Wal-Mart faced significant challenges. Although it had weathered the recession of 2007–
2009 better than many of its rivals, it had found it difficult to return to the double-digit
growth rates that had characterized its history. The company closed 269 stores worldwide in
2016, including 154 in the U.S. and 115 abroad, primarily in Latin America. Not able to
create much sales in e commerce. There is a major problem in approaching to labour relations
The company had major competitors in all areas- in online ( Amazon), in warehouse
segment(Costco), in retail store ( target company).The growth of its biggest online competitor
amazon have increased rapidly from 2015. Market share price was not at all increasing. The
massive offers gave by amazon threatens Wal-Mart

Alternatives

Wal-Mart also operated Sam’s Club, a members-only warehouse store allowing members to
buy bulk quantities of items for steep discounts.

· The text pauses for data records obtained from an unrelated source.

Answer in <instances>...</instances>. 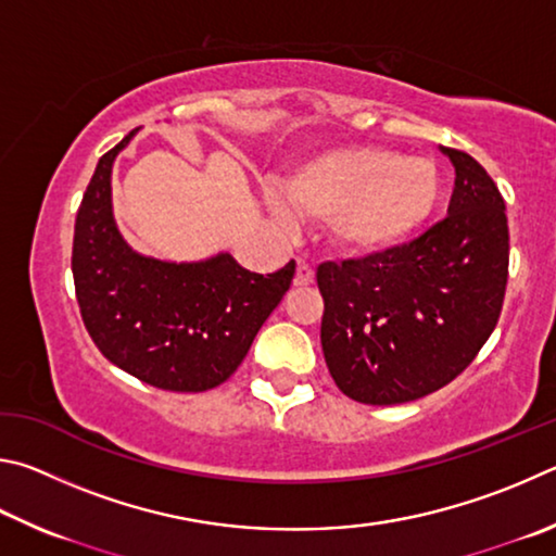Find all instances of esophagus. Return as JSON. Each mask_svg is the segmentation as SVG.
Instances as JSON below:
<instances>
[{"mask_svg":"<svg viewBox=\"0 0 556 556\" xmlns=\"http://www.w3.org/2000/svg\"><path fill=\"white\" fill-rule=\"evenodd\" d=\"M315 280V270H313V266H309V263H305V261H298V268H295V278H293V283L298 286V288H305V286H309Z\"/></svg>","mask_w":556,"mask_h":556,"instance_id":"1","label":"esophagus"}]
</instances>
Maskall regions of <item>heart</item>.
<instances>
[{
	"label": "heart",
	"mask_w": 556,
	"mask_h": 556,
	"mask_svg": "<svg viewBox=\"0 0 556 556\" xmlns=\"http://www.w3.org/2000/svg\"><path fill=\"white\" fill-rule=\"evenodd\" d=\"M442 168L430 155L354 143L313 153L268 190V207L286 227L325 222L334 249L368 256L413 237L440 207Z\"/></svg>",
	"instance_id": "heart-1"
}]
</instances>
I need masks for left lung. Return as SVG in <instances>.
Segmentation results:
<instances>
[{
  "instance_id": "obj_1",
  "label": "left lung",
  "mask_w": 556,
  "mask_h": 556,
  "mask_svg": "<svg viewBox=\"0 0 556 556\" xmlns=\"http://www.w3.org/2000/svg\"><path fill=\"white\" fill-rule=\"evenodd\" d=\"M440 151L456 173L450 217L405 247L317 268L325 362L352 401L397 405L440 391L473 362L501 317L505 202L479 161Z\"/></svg>"
}]
</instances>
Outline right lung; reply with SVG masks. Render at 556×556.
I'll use <instances>...</instances> for the list:
<instances>
[{"mask_svg":"<svg viewBox=\"0 0 556 556\" xmlns=\"http://www.w3.org/2000/svg\"><path fill=\"white\" fill-rule=\"evenodd\" d=\"M136 131L97 163L75 219L73 278L83 323L122 371L175 393H200L237 371L295 276L251 273L229 251L165 261L131 249L112 207V168Z\"/></svg>","mask_w":556,"mask_h":556,"instance_id":"1","label":"right lung"}]
</instances>
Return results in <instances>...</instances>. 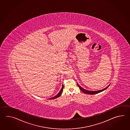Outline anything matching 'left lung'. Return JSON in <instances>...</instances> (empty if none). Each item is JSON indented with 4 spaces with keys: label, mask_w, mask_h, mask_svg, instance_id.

It opened its first Sam’s Club in 1983 and by
late 2016 operated 656 Sam’s Club stores, which averaged about 134,000 square feet. Wal-
Mart had experimented with several smaller-format stores, in an effort to reach urban areas.
In 1998, it launched a new format called Neighborhood Markets, which specialized in
groceries and pharmacy items and occupied a much smaller footprint, averaging 42,000
square feet. In 2011, Wal-Mart launched a new format called Walmart Express, which were
small stores of 15,000 square feet or less, located in urban areas and designed to compete
with convenience stores and dollar stores.
Criteria

Looking on gaining profit or loss by having an evaluation on all different stores.

Evaluation of alternatives against criteria

Recommended solution

Wal-Mart had emphasized “everyday low prices,” a commitment to offering consistently low
prices on all merchandise, rather than deploying sales and promotions on select items.
Maintaining low prices depended on using Wal-Mart’s operational prowess, scale, and
buying power to contain costs. Its low-price strategy was still in place in early 2017; price
leadership remained “core to who we are” in the words of the firm’s 2016 annual report.5

Contingency plan

Having neighbourhood stores in different parts of the world.

My learnings

Walmart remains the biggest company in retailing sector and in ecommerce it acquire second
position in ecommerce behind Amazon.